The most common causes include:

•  Dairy foods. If you notice bloating after eating cheese, ice cream, or drinking milk, you could have lactose intolerance.

•  Gum. Swallowing air while chewing can cause bloating.

•  Eating too much fiber at once. Fiber is great for you, but if your body isn’t used to it, you can get bloated and uncomfortable. Increase the amount you eat gradually.

•  Bowel problems. Being constipated or having irritable bowel syndrome (IBS) can cause painful bloating. Drinking plenty of water can help with constipation and fiber absorption.

•  Menstrual cycles. Some women get bloated because their body holds extra water before or during their periods.


Treat bloating at home

Many times, bloating can be managed at home. Here’s how:

•  Write down what you eat and drink. Record when you get stomach pain or bloating.

•  Cut back on gum.

•  Avoid carbonated drinks.

•  Drink plenty of water to keep the bowels moving. Don’t use a straw when drinking.

•  Eat enough fiber. Start with fruits and vegetables. Eat only small amounts of beans, lentils and other gas-causing foods until you get used to them.

•  Watch out for sugar-free foods. Some artificial sweeteners can cause bloating and gas.

•  Ginger, peppermint, chamomile or fennel herbal teas may help. Always ask a doctor before using herbs if you have a health condition or take any medicines.

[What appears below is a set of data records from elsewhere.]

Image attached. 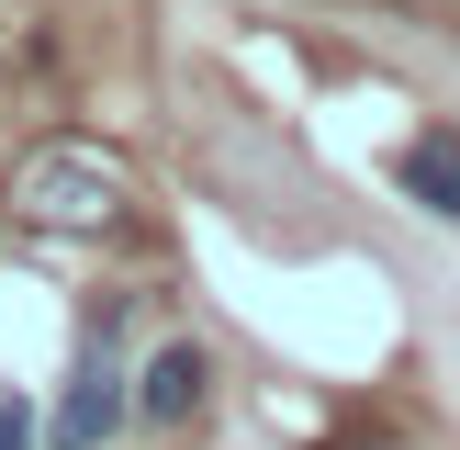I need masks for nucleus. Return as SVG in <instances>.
<instances>
[{"mask_svg":"<svg viewBox=\"0 0 460 450\" xmlns=\"http://www.w3.org/2000/svg\"><path fill=\"white\" fill-rule=\"evenodd\" d=\"M124 405H135L146 428H180V417L202 405V349H191V338H169V349L135 372V394H124Z\"/></svg>","mask_w":460,"mask_h":450,"instance_id":"3","label":"nucleus"},{"mask_svg":"<svg viewBox=\"0 0 460 450\" xmlns=\"http://www.w3.org/2000/svg\"><path fill=\"white\" fill-rule=\"evenodd\" d=\"M12 202L34 225H67V237H112L124 225V169L102 147H34L22 180H12Z\"/></svg>","mask_w":460,"mask_h":450,"instance_id":"1","label":"nucleus"},{"mask_svg":"<svg viewBox=\"0 0 460 450\" xmlns=\"http://www.w3.org/2000/svg\"><path fill=\"white\" fill-rule=\"evenodd\" d=\"M0 450H34V405L22 394H0Z\"/></svg>","mask_w":460,"mask_h":450,"instance_id":"5","label":"nucleus"},{"mask_svg":"<svg viewBox=\"0 0 460 450\" xmlns=\"http://www.w3.org/2000/svg\"><path fill=\"white\" fill-rule=\"evenodd\" d=\"M112 428H124V327H112V315H90L79 372H67V394H57V417H45V439H57V450H102Z\"/></svg>","mask_w":460,"mask_h":450,"instance_id":"2","label":"nucleus"},{"mask_svg":"<svg viewBox=\"0 0 460 450\" xmlns=\"http://www.w3.org/2000/svg\"><path fill=\"white\" fill-rule=\"evenodd\" d=\"M394 180L427 202V214H449L460 225V135L449 124H427V135H404V158H394Z\"/></svg>","mask_w":460,"mask_h":450,"instance_id":"4","label":"nucleus"}]
</instances>
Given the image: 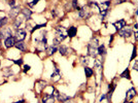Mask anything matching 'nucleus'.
<instances>
[{
    "label": "nucleus",
    "instance_id": "obj_1",
    "mask_svg": "<svg viewBox=\"0 0 138 103\" xmlns=\"http://www.w3.org/2000/svg\"><path fill=\"white\" fill-rule=\"evenodd\" d=\"M67 37H68L67 30L64 27H62V26H58V27L56 28V36H55V38H54V45L57 46Z\"/></svg>",
    "mask_w": 138,
    "mask_h": 103
},
{
    "label": "nucleus",
    "instance_id": "obj_2",
    "mask_svg": "<svg viewBox=\"0 0 138 103\" xmlns=\"http://www.w3.org/2000/svg\"><path fill=\"white\" fill-rule=\"evenodd\" d=\"M119 35L121 37H123V38H128V37H130L132 35V29L130 27H127L126 26V27H124L123 29H121L119 31Z\"/></svg>",
    "mask_w": 138,
    "mask_h": 103
},
{
    "label": "nucleus",
    "instance_id": "obj_3",
    "mask_svg": "<svg viewBox=\"0 0 138 103\" xmlns=\"http://www.w3.org/2000/svg\"><path fill=\"white\" fill-rule=\"evenodd\" d=\"M136 95H137V92H136L135 88L129 89V90L127 91V93H126V98H125V100H124V103H127L128 100H132Z\"/></svg>",
    "mask_w": 138,
    "mask_h": 103
},
{
    "label": "nucleus",
    "instance_id": "obj_4",
    "mask_svg": "<svg viewBox=\"0 0 138 103\" xmlns=\"http://www.w3.org/2000/svg\"><path fill=\"white\" fill-rule=\"evenodd\" d=\"M114 26L116 27V30L117 31H120L121 29H123L124 27H126V26H127V22H126L125 19H121V20L115 22L114 23Z\"/></svg>",
    "mask_w": 138,
    "mask_h": 103
},
{
    "label": "nucleus",
    "instance_id": "obj_5",
    "mask_svg": "<svg viewBox=\"0 0 138 103\" xmlns=\"http://www.w3.org/2000/svg\"><path fill=\"white\" fill-rule=\"evenodd\" d=\"M78 16H79V18H82V19H89L92 16V12H90L89 10H87V8L84 6V7H81L79 9Z\"/></svg>",
    "mask_w": 138,
    "mask_h": 103
},
{
    "label": "nucleus",
    "instance_id": "obj_6",
    "mask_svg": "<svg viewBox=\"0 0 138 103\" xmlns=\"http://www.w3.org/2000/svg\"><path fill=\"white\" fill-rule=\"evenodd\" d=\"M15 38L18 40V41H23L25 38H26V31L25 30H18L16 32V35H15Z\"/></svg>",
    "mask_w": 138,
    "mask_h": 103
},
{
    "label": "nucleus",
    "instance_id": "obj_7",
    "mask_svg": "<svg viewBox=\"0 0 138 103\" xmlns=\"http://www.w3.org/2000/svg\"><path fill=\"white\" fill-rule=\"evenodd\" d=\"M4 43H5V46H6L7 48H9V47H12V46L16 44V41H15V37H12V36H9V37L5 38V41H4Z\"/></svg>",
    "mask_w": 138,
    "mask_h": 103
},
{
    "label": "nucleus",
    "instance_id": "obj_8",
    "mask_svg": "<svg viewBox=\"0 0 138 103\" xmlns=\"http://www.w3.org/2000/svg\"><path fill=\"white\" fill-rule=\"evenodd\" d=\"M55 102V98H54V95H45L43 98H42V103H54Z\"/></svg>",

•  Over-the-counter anti-gas medicines with simethicone help move gas bubbles out of the body.


When to see your doctor

Call a doctor or seek immediate medical care if you notice bloating with:

•  Blood with bowel movements (stool)

•  Losing weight without making an effort

•  Nausea or vomiting

•  For women: menstrual bleeding between periods or after menopause

•  Fever

•  Severe pain that won’t go away


These could be signs of a serious health issue that needs treatment.